*** Quoted passage ***
The creative law-breakers

Drivers are willing to go to all extremes to secure a speedier trip in the HOV lanes. On the show "Curb Your Enthusiasm," Larry David famously picks up a prostitute to sit in the passenger seat so that he can get to a Dodgers game more quickly in the speedier lane.

But beyond the televised interpretation of this phenomenon, the reality can be comical as well.

Some pregnant women, for example, according to police, assert that their unborn fetus constitutes an extra passenger, justifying their right to use the HOV lanes. Candace Dickinson, an Arizona woman who had been fined $367 for driving solo in the HOV lane in 2005 when she was pregnant, is one who tried that defense and failed. The Phoenix Municipal Court found that a "common sense" interpretation of the law holds each person must occupy a separate space in the vehicle.

People go to all sorts of extremes--even putting make-up on mannequins, and stuffing their clothing with newspaper in an attempt at realism. In especially high-traffic areas like greater Los Angeles, Washington DC and Boston where rush-hour traffic is fierce, police still, from time to time, find violators with blow-up dolls, kickboxing dummies, cardboard cut-outs and mannequins. An even easier ploy still being tried--dolls in baby car seats.

"You hear about people using dummies every once in awhile but never skeletons!" said Robert Sinclair Jr., manager of media relations for AAA New York. "I don't think the use of dummies is widespread but they certainly get lots of attention when they are discovered."

Enforcement, though, is necessary.
*** End of Quoted passage ***
Work instruction A - According to the article on HOV lane violators, how much was Candace Dickinson fined for driving alone in the HOV lane?
Work instruction B - Extend the article on HOV lane violators, beginning after its final sentence.
*** Source material ***
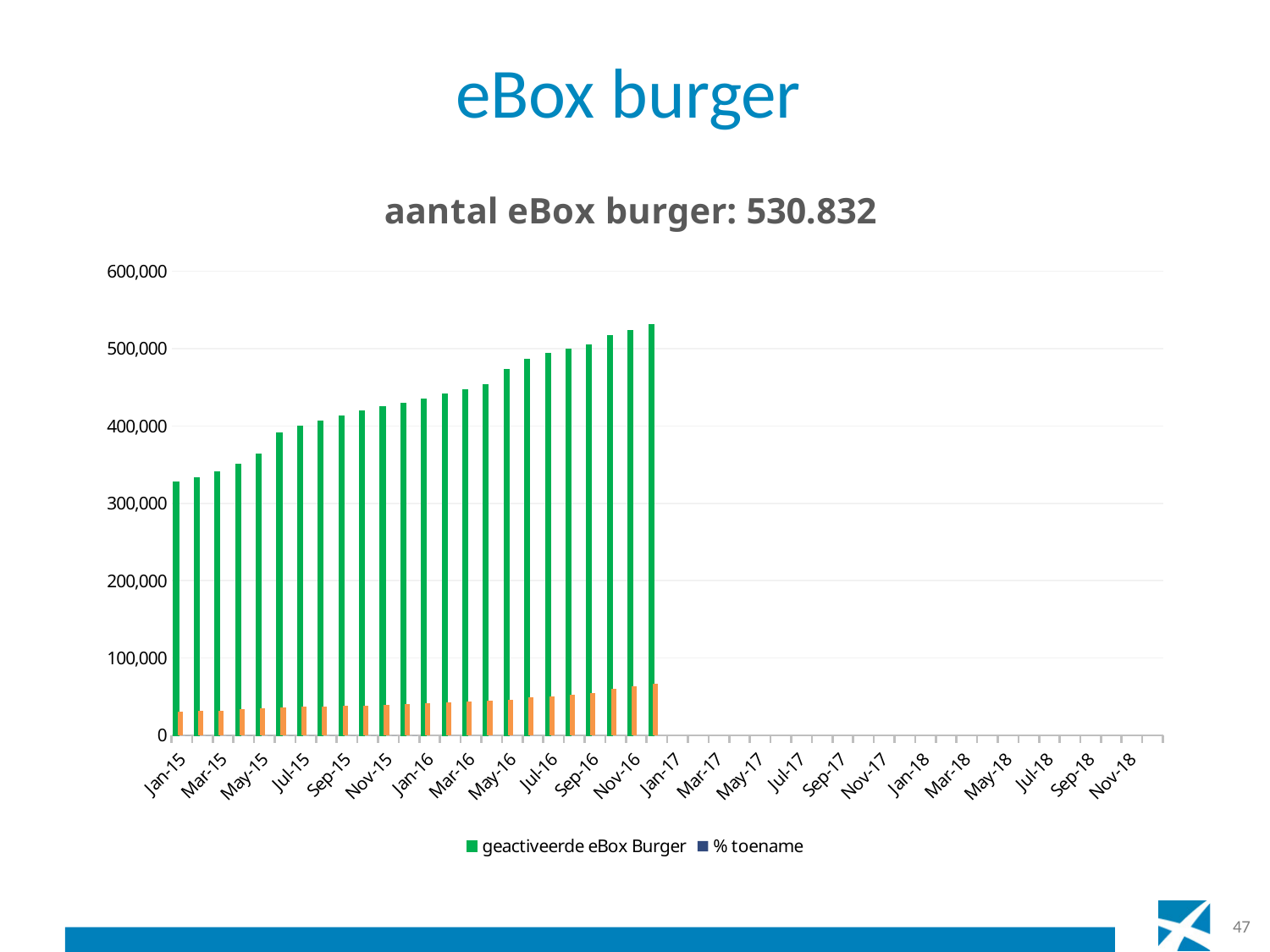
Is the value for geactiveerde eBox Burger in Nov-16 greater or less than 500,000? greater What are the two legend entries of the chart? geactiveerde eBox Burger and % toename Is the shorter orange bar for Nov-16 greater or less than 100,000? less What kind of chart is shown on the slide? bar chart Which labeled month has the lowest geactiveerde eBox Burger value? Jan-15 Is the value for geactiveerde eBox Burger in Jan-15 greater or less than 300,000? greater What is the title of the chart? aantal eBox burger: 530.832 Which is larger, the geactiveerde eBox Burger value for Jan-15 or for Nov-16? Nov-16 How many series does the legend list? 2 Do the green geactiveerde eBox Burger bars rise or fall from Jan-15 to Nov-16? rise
*** End of Source material ***
*** Source material ***
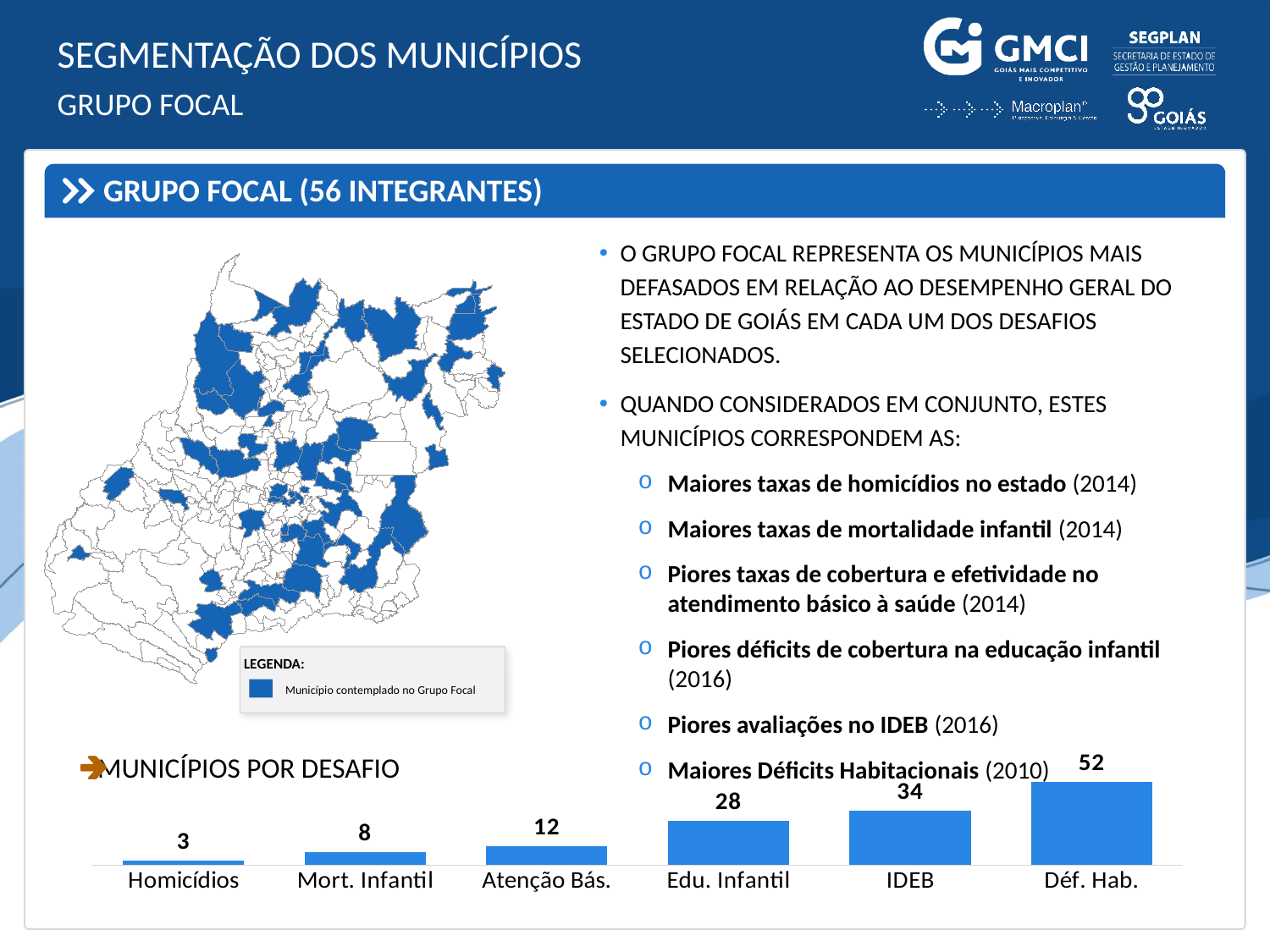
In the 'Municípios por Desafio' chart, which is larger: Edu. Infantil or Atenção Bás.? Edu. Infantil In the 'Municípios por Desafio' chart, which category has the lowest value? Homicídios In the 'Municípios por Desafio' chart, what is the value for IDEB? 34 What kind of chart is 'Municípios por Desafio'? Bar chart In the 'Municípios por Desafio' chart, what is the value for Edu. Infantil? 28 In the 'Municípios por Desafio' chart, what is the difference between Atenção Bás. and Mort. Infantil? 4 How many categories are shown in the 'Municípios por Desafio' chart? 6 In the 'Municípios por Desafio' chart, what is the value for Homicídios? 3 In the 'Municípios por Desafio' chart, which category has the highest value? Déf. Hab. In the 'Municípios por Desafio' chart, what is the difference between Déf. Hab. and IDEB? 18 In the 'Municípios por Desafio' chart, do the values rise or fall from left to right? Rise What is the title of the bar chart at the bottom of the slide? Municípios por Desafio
*** End of Source material ***
Exercise answer A - $367

Exercise answer B -
"If they are not enforced widespread violations occur and the effectiveness of the lane is greatly reduced," Sinclair said. "I think that NJ had a problem with enforcement on their HOV lanes and this was another contributing to them being dropped there back in the 1990s."

The questionable efficacy of HOV lanes

HOV lanes not only accommodate cars with multiple passengers, but drivers of electric cars in some markets. Some areas, such as Los Angeles and Washington DC at one time gave HOV stickers out to owners of hybrid cars to encourage purchase. But too many hybrid sales actually clogged the lanes. The cars that still have the stickers sell for a premium on the used car market.

The benefits of HOV lanes are widely questioned, both from a commuter efficiency perspective and an environmental one.

"There is an understandable backlash against HOV lanes in many large urban areas," said Robert Poole, director of transportation policy at the Reason Foundation. "The problem is that most of these HOV lanes are either too full or too empty."

"HOV lanes are not an effective way of reducing air pollution and could possibly increase pollution by causing more cars to idle in traffic in the non-HOV lanes," said John Nothdurft, director of government relations at The Heartland Institute. "If the purpose of these lanes is to lessen air pollution or reduce traffic then they have failed and states should look at different alternatives such as congestion pricing. One version of this is to convert the typical HOV lanes over to High-Occupancy Toll (HOT) lane." Such lanes would charge those driving alone more than those cars with multiple passengers.

The number of people taking advantage of carpooling is limited. The 2000 U.S. Census found that some 12% of commuters carpool to work. Commuters have upped the ante by in the intervening decade with 518,520 drivers sharing 7,776 vehicles through 27 programs in the U.S., according to University of California, Berkeley researcher Susan Shaheen.